(Raw records)
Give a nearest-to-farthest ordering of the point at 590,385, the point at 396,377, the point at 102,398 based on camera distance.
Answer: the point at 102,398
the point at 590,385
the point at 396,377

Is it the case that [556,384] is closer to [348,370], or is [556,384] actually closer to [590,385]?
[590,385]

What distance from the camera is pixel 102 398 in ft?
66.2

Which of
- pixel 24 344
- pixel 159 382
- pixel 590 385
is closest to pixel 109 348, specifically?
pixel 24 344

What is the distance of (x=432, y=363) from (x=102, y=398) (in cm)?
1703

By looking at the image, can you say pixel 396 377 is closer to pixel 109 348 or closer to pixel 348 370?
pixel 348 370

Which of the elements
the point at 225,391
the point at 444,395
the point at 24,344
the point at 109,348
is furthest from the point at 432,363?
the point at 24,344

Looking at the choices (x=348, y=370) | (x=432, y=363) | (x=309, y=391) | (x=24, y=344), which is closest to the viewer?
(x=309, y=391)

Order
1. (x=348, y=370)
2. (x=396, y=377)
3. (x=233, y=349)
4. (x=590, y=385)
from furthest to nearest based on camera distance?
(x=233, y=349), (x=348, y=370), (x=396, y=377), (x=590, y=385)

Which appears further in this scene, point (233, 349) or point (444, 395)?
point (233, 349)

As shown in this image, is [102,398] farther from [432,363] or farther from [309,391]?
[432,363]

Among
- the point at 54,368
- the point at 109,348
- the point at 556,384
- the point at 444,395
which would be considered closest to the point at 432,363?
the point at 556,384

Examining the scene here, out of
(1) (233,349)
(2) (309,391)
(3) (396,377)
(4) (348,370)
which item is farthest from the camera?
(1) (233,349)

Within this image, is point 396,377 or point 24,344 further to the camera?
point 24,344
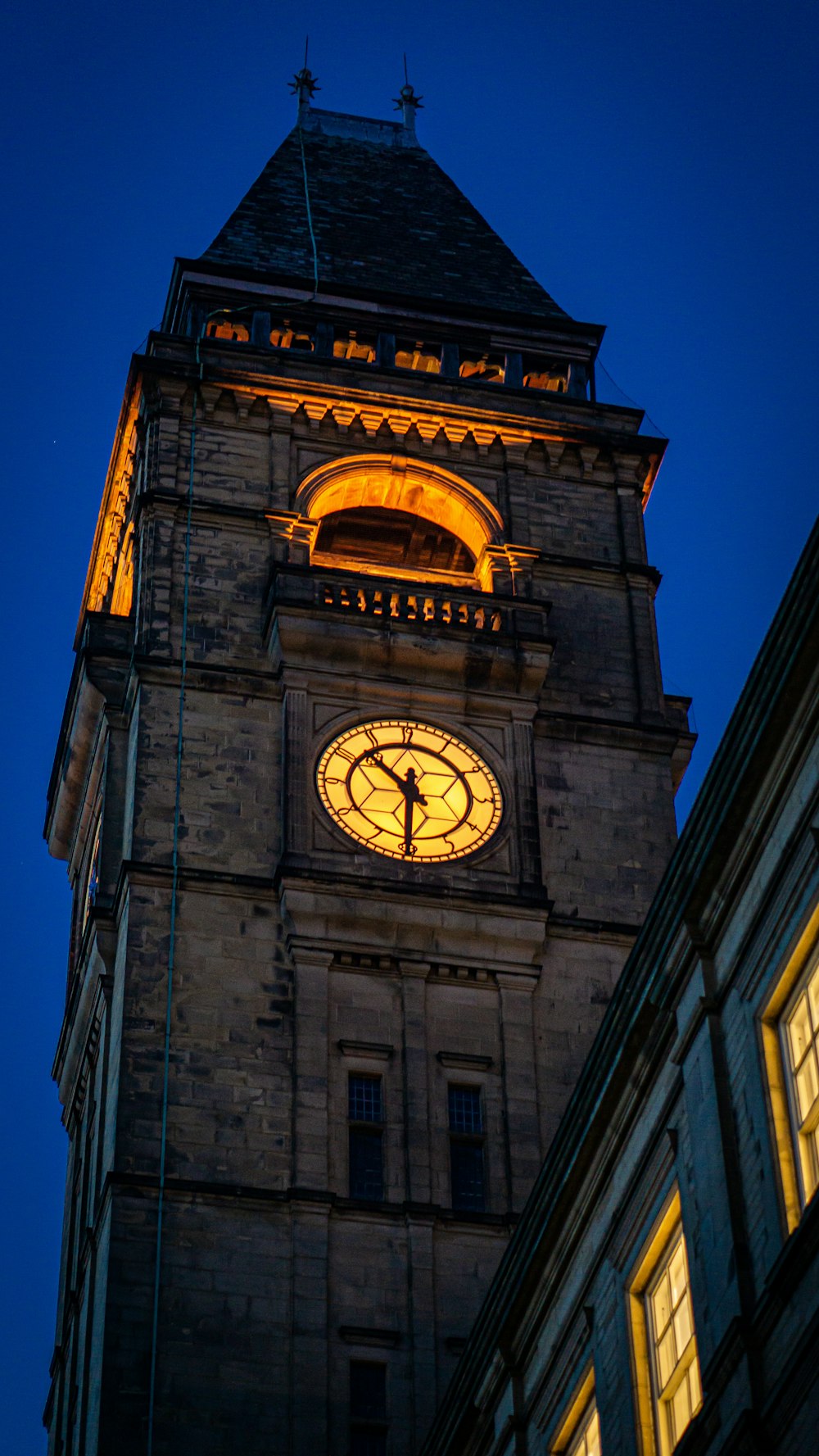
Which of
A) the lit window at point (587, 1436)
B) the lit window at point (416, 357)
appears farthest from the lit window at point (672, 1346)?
the lit window at point (416, 357)

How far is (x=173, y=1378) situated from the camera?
4391 centimetres

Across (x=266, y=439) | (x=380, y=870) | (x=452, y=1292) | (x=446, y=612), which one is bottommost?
(x=452, y=1292)

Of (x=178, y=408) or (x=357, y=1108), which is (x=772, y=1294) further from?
(x=178, y=408)

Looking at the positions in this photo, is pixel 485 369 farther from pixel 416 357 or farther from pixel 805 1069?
pixel 805 1069

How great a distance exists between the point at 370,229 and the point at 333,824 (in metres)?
20.4

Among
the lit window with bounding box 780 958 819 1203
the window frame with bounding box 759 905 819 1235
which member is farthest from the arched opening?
the lit window with bounding box 780 958 819 1203

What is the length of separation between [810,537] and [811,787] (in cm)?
221

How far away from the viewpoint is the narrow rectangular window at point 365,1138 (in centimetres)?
4741

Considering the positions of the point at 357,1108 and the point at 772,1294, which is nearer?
the point at 772,1294

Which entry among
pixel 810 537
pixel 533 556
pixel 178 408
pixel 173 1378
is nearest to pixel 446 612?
pixel 533 556

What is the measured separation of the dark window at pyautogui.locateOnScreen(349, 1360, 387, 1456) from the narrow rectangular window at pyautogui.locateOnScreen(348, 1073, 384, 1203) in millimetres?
2925

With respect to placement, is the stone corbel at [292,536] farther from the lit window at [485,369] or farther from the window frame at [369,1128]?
the window frame at [369,1128]

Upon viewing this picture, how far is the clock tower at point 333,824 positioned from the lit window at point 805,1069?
19407 mm

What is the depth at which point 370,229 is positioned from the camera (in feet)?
221
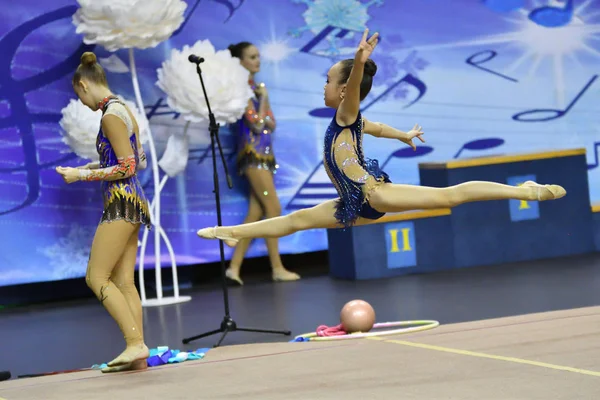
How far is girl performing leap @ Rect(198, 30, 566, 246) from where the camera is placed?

--- What is asked ---
Reproduce the listing above exactly, excluding all pictures.

--- Solution for this problem ---
Give a nearest-to-farthest ordering of the point at 590,385, the point at 396,377, the point at 102,398 based on camera distance.
Answer: the point at 102,398
the point at 590,385
the point at 396,377

Is it the case that [556,384] is closer to [348,370], or is [556,384] actually closer to [590,385]?
[590,385]

What distance from the camera is pixel 102 398 in ft?
66.2

Which of
- pixel 24 344
- pixel 159 382
- pixel 590 385
is closest to pixel 109 348, specifically?
pixel 24 344

What is the distance of (x=432, y=363) from (x=102, y=398) (in cm)?
1703

By looking at the image, can you say pixel 396 377 is closer to pixel 109 348 or closer to pixel 348 370?
pixel 348 370

Which of the elements
the point at 225,391
the point at 444,395
the point at 24,344
the point at 109,348
is furthest from the point at 432,363?
the point at 24,344

Looking at the choices (x=348, y=370) | (x=432, y=363) | (x=309, y=391) | (x=24, y=344), which is closest to the viewer?
(x=309, y=391)

Order
1. (x=348, y=370)
2. (x=396, y=377)
3. (x=233, y=349)
4. (x=590, y=385)
from furthest to nearest based on camera distance?
(x=233, y=349), (x=348, y=370), (x=396, y=377), (x=590, y=385)

Which appears further in this scene, point (233, 349) or point (444, 395)?
point (233, 349)

As shown in this image, is [102,398] farther from [432,363] or farther from [309,391]?
[432,363]

Among
- the point at 54,368
- the point at 109,348
- the point at 556,384
- the point at 444,395
which would be considered closest to the point at 432,363?
the point at 556,384

Examining the scene here, out of
(1) (233,349)
(2) (309,391)
(3) (396,377)
(4) (348,370)
which item is farthest from the camera?
(1) (233,349)

Within this image, is point 396,377 or point 24,344 further to the camera?
point 24,344
Which of
A) the lit window at point (587, 1436)
B) the lit window at point (416, 357)
appears farthest from the lit window at point (672, 1346)?
the lit window at point (416, 357)

How far is (x=173, y=1378) situated from the camera?
4391 centimetres

Across (x=266, y=439) | (x=380, y=870) | (x=452, y=1292) | (x=446, y=612), which one is bottommost?
(x=452, y=1292)

Of (x=178, y=408) or (x=357, y=1108), which is (x=772, y=1294) further from?
(x=178, y=408)

Looking at the positions in this photo, is pixel 485 369 farther from pixel 416 357 or farther from pixel 805 1069?
pixel 805 1069

How great a distance exists between the point at 370,229 and the point at 333,824 (in metres)?
20.4

Among
the lit window with bounding box 780 958 819 1203
the window frame with bounding box 759 905 819 1235
which member is farthest from the arched opening?
the lit window with bounding box 780 958 819 1203

What is the length of separation between [810,537] and [811,787] (in cm)?
221

How far away from the viewpoint is the narrow rectangular window at point 365,1138 (in centimetres)?
4741

Considering the positions of the point at 357,1108 and the point at 772,1294, which is nearer?
the point at 772,1294

Which entry among
pixel 810 537
pixel 533 556
pixel 178 408
pixel 173 1378
is nearest to pixel 446 612?
pixel 533 556

What is the measured separation of the dark window at pyautogui.locateOnScreen(349, 1360, 387, 1456) from the narrow rectangular window at pyautogui.locateOnScreen(348, 1073, 384, 1203) in millimetres?
2925

With respect to placement, is the stone corbel at [292,536] farther from the lit window at [485,369] or farther from the window frame at [369,1128]?
the window frame at [369,1128]

Upon viewing this picture, how far is the clock tower at point 333,824 positioned from the lit window at point 805,1069?
19407 mm

What is the depth at which point 370,229 is positioned from the camera (in feet)?
221
How far is girl performing leap @ Rect(198, 30, 566, 246) from where the camera is placed?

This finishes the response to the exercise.